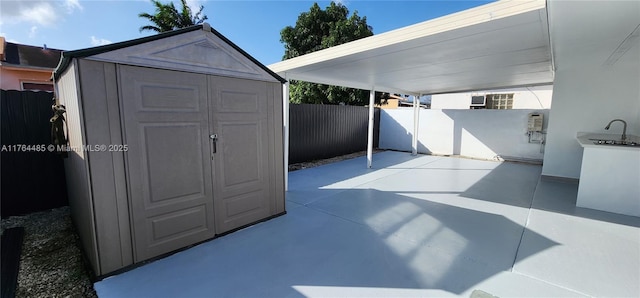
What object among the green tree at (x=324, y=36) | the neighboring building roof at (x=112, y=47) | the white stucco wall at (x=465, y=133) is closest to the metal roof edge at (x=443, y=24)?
the neighboring building roof at (x=112, y=47)

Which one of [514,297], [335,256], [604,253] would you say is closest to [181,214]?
[335,256]

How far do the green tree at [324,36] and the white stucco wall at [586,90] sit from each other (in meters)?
7.07

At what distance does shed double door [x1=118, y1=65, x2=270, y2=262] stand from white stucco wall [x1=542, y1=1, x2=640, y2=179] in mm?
3710

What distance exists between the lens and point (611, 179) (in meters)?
3.84

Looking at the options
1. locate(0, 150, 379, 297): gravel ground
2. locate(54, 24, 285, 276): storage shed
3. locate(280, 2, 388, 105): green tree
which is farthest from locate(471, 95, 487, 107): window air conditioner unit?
locate(0, 150, 379, 297): gravel ground

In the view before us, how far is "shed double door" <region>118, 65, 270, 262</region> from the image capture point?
7.59 ft

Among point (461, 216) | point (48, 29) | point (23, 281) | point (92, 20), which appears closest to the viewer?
point (23, 281)

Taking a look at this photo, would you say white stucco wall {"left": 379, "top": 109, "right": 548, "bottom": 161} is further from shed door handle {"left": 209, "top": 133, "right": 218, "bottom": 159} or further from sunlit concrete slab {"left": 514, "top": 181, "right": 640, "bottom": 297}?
shed door handle {"left": 209, "top": 133, "right": 218, "bottom": 159}

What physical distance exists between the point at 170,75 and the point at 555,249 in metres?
4.25

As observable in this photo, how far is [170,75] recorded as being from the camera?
242 centimetres

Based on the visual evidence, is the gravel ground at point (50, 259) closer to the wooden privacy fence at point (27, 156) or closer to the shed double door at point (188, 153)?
the wooden privacy fence at point (27, 156)

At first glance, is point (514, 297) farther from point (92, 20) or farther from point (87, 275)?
point (92, 20)

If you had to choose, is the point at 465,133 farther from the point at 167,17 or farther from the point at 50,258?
the point at 167,17

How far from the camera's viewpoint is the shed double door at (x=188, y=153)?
2.31 metres
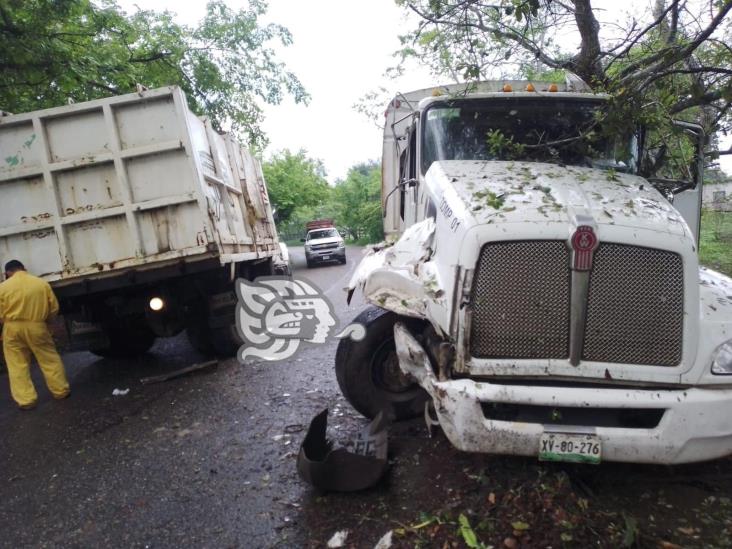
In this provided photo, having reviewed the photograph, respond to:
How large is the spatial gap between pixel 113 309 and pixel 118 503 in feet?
10.7

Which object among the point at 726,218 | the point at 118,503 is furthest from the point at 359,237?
the point at 118,503

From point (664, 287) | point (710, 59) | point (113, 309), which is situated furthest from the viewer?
point (113, 309)

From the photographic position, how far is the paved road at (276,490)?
261 cm

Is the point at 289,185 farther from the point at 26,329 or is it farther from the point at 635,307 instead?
the point at 635,307

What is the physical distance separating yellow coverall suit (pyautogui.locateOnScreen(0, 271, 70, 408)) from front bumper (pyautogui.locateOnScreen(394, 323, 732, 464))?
4.29 metres

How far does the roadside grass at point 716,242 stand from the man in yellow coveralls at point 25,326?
33.7 feet

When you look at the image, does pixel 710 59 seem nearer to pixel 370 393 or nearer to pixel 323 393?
pixel 370 393

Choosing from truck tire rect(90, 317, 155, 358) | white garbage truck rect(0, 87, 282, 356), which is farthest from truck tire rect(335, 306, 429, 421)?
truck tire rect(90, 317, 155, 358)

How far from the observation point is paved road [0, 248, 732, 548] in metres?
2.61

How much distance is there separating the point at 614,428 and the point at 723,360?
68 cm

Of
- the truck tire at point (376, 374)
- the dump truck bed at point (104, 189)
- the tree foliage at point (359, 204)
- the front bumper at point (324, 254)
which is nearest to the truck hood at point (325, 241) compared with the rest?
the front bumper at point (324, 254)

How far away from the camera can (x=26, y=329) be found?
5.04 metres

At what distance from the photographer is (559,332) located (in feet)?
8.83

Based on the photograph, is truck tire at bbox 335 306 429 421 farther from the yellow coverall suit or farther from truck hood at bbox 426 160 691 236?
the yellow coverall suit
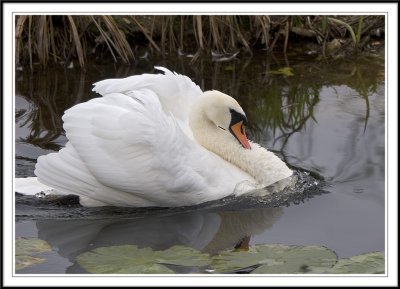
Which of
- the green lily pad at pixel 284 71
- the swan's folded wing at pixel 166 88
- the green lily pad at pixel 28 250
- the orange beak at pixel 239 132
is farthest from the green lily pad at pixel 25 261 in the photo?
the green lily pad at pixel 284 71

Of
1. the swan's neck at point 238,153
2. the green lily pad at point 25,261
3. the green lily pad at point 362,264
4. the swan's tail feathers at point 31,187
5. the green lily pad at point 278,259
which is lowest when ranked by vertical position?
the green lily pad at point 362,264

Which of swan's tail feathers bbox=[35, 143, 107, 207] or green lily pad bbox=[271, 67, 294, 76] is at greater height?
green lily pad bbox=[271, 67, 294, 76]

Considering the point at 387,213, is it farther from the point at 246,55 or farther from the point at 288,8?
the point at 246,55

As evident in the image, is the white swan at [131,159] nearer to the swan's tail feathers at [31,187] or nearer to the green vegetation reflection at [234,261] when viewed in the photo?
the swan's tail feathers at [31,187]

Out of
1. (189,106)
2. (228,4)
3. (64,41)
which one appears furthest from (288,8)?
(64,41)

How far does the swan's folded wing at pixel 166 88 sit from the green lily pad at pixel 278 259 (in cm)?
171

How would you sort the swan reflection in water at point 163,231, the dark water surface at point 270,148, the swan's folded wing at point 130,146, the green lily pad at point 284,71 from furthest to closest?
the green lily pad at point 284,71
the swan's folded wing at point 130,146
the dark water surface at point 270,148
the swan reflection in water at point 163,231

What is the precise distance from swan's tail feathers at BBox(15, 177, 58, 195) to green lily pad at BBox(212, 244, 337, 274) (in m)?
1.69

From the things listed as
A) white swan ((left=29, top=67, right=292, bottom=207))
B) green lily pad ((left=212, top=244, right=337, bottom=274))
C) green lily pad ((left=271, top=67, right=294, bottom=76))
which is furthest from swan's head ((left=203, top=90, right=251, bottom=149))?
green lily pad ((left=271, top=67, right=294, bottom=76))

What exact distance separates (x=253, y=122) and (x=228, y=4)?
4.79 ft

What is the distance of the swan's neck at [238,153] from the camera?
6.79 meters

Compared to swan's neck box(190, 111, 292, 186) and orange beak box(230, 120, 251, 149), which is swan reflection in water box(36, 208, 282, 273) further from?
orange beak box(230, 120, 251, 149)

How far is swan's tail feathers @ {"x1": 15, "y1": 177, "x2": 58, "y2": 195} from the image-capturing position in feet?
21.3

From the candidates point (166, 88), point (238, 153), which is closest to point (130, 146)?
point (166, 88)
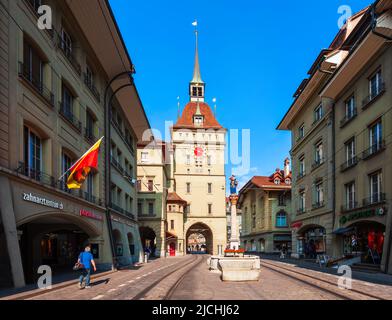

» **EXERCISE TASK**:
Copy the lines word for word, starting at the line that contains "What exact distance" and ending at the end of the records. Leave the pictures out of your copy.

» **RESULT FOR THIS TASK**:
What exact distance separates (x=253, y=122) and (x=228, y=4)?
4.79 ft

What is the distance of the swan's neck at [238,153] from the camera?
6.79 meters

Compared to swan's neck box(190, 111, 292, 186) and orange beak box(230, 120, 251, 149), which is swan reflection in water box(36, 208, 282, 273) further from?
orange beak box(230, 120, 251, 149)

How far is swan's tail feathers @ {"x1": 15, "y1": 177, "x2": 58, "y2": 195} from the image-capturing position in feet?
21.3

From the candidates point (166, 88), point (238, 153), which is closest to point (130, 146)?
point (166, 88)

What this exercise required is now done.